• WHAT TO PRODUCE:
Copy the listing below word for word, leaving nothing out.

• ENTRIES SHOWN:
+ + +
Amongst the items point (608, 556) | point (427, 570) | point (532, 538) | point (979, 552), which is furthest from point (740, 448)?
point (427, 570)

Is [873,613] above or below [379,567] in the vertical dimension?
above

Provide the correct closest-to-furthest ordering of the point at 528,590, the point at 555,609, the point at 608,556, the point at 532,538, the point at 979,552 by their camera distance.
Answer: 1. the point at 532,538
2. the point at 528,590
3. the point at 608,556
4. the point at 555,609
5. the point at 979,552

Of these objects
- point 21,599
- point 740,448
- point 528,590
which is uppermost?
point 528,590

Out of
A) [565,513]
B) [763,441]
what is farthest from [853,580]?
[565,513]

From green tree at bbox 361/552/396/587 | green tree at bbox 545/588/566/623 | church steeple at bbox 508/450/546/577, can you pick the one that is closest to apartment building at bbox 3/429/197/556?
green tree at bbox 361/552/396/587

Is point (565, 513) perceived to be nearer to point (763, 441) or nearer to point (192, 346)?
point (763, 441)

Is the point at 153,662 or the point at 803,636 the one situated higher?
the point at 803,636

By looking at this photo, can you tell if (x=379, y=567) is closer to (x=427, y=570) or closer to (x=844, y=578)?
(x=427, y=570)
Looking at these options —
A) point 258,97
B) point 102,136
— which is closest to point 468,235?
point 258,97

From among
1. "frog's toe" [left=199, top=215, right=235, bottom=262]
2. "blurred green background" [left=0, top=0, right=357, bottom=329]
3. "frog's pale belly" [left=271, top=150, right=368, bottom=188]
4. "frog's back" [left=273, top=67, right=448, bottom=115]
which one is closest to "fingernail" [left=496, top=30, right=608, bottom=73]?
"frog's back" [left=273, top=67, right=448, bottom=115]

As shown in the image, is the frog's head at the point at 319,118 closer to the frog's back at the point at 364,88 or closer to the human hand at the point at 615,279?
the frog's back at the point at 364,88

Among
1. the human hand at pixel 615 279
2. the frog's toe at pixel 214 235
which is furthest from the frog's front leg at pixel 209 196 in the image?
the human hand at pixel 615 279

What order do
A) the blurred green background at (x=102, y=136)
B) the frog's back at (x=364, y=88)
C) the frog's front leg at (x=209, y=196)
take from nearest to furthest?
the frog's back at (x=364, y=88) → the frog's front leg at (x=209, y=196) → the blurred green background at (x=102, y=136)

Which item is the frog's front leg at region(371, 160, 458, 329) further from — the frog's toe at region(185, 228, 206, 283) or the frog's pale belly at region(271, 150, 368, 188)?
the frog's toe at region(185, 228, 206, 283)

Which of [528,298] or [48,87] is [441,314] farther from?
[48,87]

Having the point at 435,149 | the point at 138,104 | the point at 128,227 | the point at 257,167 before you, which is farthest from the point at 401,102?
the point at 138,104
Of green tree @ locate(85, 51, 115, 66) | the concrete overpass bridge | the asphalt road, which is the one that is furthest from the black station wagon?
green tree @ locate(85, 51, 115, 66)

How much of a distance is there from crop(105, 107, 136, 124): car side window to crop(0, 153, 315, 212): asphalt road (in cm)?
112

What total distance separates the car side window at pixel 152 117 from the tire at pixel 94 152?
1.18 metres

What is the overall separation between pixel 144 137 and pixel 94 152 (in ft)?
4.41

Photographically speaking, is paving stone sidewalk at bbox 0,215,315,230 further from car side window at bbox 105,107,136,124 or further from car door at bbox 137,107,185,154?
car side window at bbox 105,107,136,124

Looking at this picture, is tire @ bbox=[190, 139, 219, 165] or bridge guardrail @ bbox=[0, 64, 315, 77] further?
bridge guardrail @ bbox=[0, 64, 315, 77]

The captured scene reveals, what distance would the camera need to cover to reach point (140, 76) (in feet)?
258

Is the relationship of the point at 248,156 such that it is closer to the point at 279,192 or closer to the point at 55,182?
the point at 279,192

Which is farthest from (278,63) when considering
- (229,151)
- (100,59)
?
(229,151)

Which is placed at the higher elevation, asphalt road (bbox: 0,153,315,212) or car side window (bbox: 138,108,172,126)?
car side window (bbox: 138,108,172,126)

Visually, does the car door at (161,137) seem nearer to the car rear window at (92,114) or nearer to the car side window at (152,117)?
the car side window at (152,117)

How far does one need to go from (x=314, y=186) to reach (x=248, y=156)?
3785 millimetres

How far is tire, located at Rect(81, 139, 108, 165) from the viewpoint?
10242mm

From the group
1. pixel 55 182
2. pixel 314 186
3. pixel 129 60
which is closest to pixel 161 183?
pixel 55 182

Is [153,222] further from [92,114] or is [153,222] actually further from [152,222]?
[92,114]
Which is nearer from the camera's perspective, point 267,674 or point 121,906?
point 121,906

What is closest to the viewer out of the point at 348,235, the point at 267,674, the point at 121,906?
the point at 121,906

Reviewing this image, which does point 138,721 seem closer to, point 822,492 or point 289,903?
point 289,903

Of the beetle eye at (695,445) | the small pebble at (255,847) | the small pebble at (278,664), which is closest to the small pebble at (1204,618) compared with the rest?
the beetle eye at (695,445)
+ + +
• RESULT BELOW:
Amongst the items point (608, 556) | point (427, 570) | point (532, 538) | point (979, 552), which is furthest from point (740, 448)?
point (427, 570)

Is [873,613] above or below [379,567] in the vertical dimension?
above

Provide the correct closest-to-furthest ordering of the point at 528,590, the point at 555,609, the point at 608,556, the point at 532,538, the point at 979,552 by their camera distance.
Answer: 1. the point at 532,538
2. the point at 528,590
3. the point at 608,556
4. the point at 555,609
5. the point at 979,552

Of these objects
- point 21,599
- point 740,448
- point 528,590
which is uppermost?
point 528,590

Out of
A) [565,513]
B) [763,441]
what is farthest from [853,580]?
[565,513]

From green tree at bbox 361/552/396/587 | green tree at bbox 545/588/566/623 | church steeple at bbox 508/450/546/577, can you pick the one that is closest to apartment building at bbox 3/429/197/556?
green tree at bbox 361/552/396/587

Is point (565, 513) perceived to be nearer to point (763, 441) or nearer to point (192, 346)?
point (763, 441)

Is the point at 153,662 or the point at 803,636 the one situated higher?
the point at 803,636

By looking at this photo, can you tell if (x=379, y=567) is closer to (x=427, y=570) or closer to (x=844, y=578)?
(x=427, y=570)
Looking at these options —
A) point 258,97
B) point 102,136
— which is closest to point 468,235?
point 258,97

From among
1. "frog's toe" [left=199, top=215, right=235, bottom=262]
2. "blurred green background" [left=0, top=0, right=357, bottom=329]
3. "frog's pale belly" [left=271, top=150, right=368, bottom=188]
4. "frog's back" [left=273, top=67, right=448, bottom=115]
which one is closest to "fingernail" [left=496, top=30, right=608, bottom=73]?
"frog's back" [left=273, top=67, right=448, bottom=115]

As shown in the image, is the frog's head at the point at 319,118 closer to the frog's back at the point at 364,88 or closer to the human hand at the point at 615,279?
the frog's back at the point at 364,88

Among
1. the human hand at pixel 615 279
2. the frog's toe at pixel 214 235
which is furthest from the frog's front leg at pixel 209 196 in the image?
the human hand at pixel 615 279

What order do
A) the blurred green background at (x=102, y=136)
B) the frog's back at (x=364, y=88)
C) the frog's front leg at (x=209, y=196)
take from nearest to furthest?
the frog's back at (x=364, y=88) → the frog's front leg at (x=209, y=196) → the blurred green background at (x=102, y=136)

Which item is the frog's front leg at region(371, 160, 458, 329) further from — the frog's toe at region(185, 228, 206, 283) or the frog's pale belly at region(271, 150, 368, 188)?
the frog's toe at region(185, 228, 206, 283)

Which of [528,298] or [48,87] is [441,314] farther from?
[48,87]

Having the point at 435,149 | the point at 138,104 | the point at 128,227 | the point at 257,167 before you, which is farthest from the point at 401,102?
the point at 138,104
Of green tree @ locate(85, 51, 115, 66) | the concrete overpass bridge | the asphalt road, which is the one that is furthest from the black station wagon?
green tree @ locate(85, 51, 115, 66)

How much of a distance is there from crop(105, 107, 136, 124): car side window to crop(0, 153, 315, 212): asphalt road (in cm)?
112

What total distance separates the car side window at pixel 152 117 from the tire at pixel 94 152?
1.18 metres

What is the overall separation between pixel 144 137 and pixel 94 152 (in ft)?
4.41

Photographically speaking, is paving stone sidewalk at bbox 0,215,315,230 further from car side window at bbox 105,107,136,124 or further from car door at bbox 137,107,185,154?
car side window at bbox 105,107,136,124

Looking at this picture, is tire @ bbox=[190, 139, 219, 165] or bridge guardrail @ bbox=[0, 64, 315, 77] further?
bridge guardrail @ bbox=[0, 64, 315, 77]

The captured scene reveals, what distance would the camera need to cover to reach point (140, 76) (in feet)?
258

Is the relationship of the point at 248,156 such that it is closer to the point at 279,192 or closer to the point at 55,182?
the point at 279,192

Which is farthest from (278,63) when considering
- (229,151)
- (100,59)
?
(229,151)

Which is placed at the higher elevation, asphalt road (bbox: 0,153,315,212) or car side window (bbox: 138,108,172,126)?
car side window (bbox: 138,108,172,126)

Visually, does the car door at (161,137) seem nearer to the car rear window at (92,114) or nearer to the car side window at (152,117)?
the car side window at (152,117)

How far does one need to go from (x=314, y=186) to reach (x=248, y=156)?
3785 millimetres

How far is tire, located at Rect(81, 139, 108, 165) from the viewpoint?
10242mm

From the group
1. pixel 55 182
2. pixel 314 186
3. pixel 129 60
which is closest to pixel 161 183?
pixel 55 182

Is [153,222] further from [92,114] or is [153,222] actually further from [152,222]?
[92,114]
Which is nearer from the camera's perspective, point 267,674 or point 121,906?
point 121,906

What is closest to the viewer out of the point at 348,235, the point at 267,674, the point at 121,906?
the point at 121,906

Reviewing this image, which does point 138,721 seem closer to, point 822,492 or point 289,903?
point 289,903

Of the beetle eye at (695,445) | the small pebble at (255,847) | the small pebble at (278,664), which is closest to the small pebble at (1204,618) compared with the rest?
the beetle eye at (695,445)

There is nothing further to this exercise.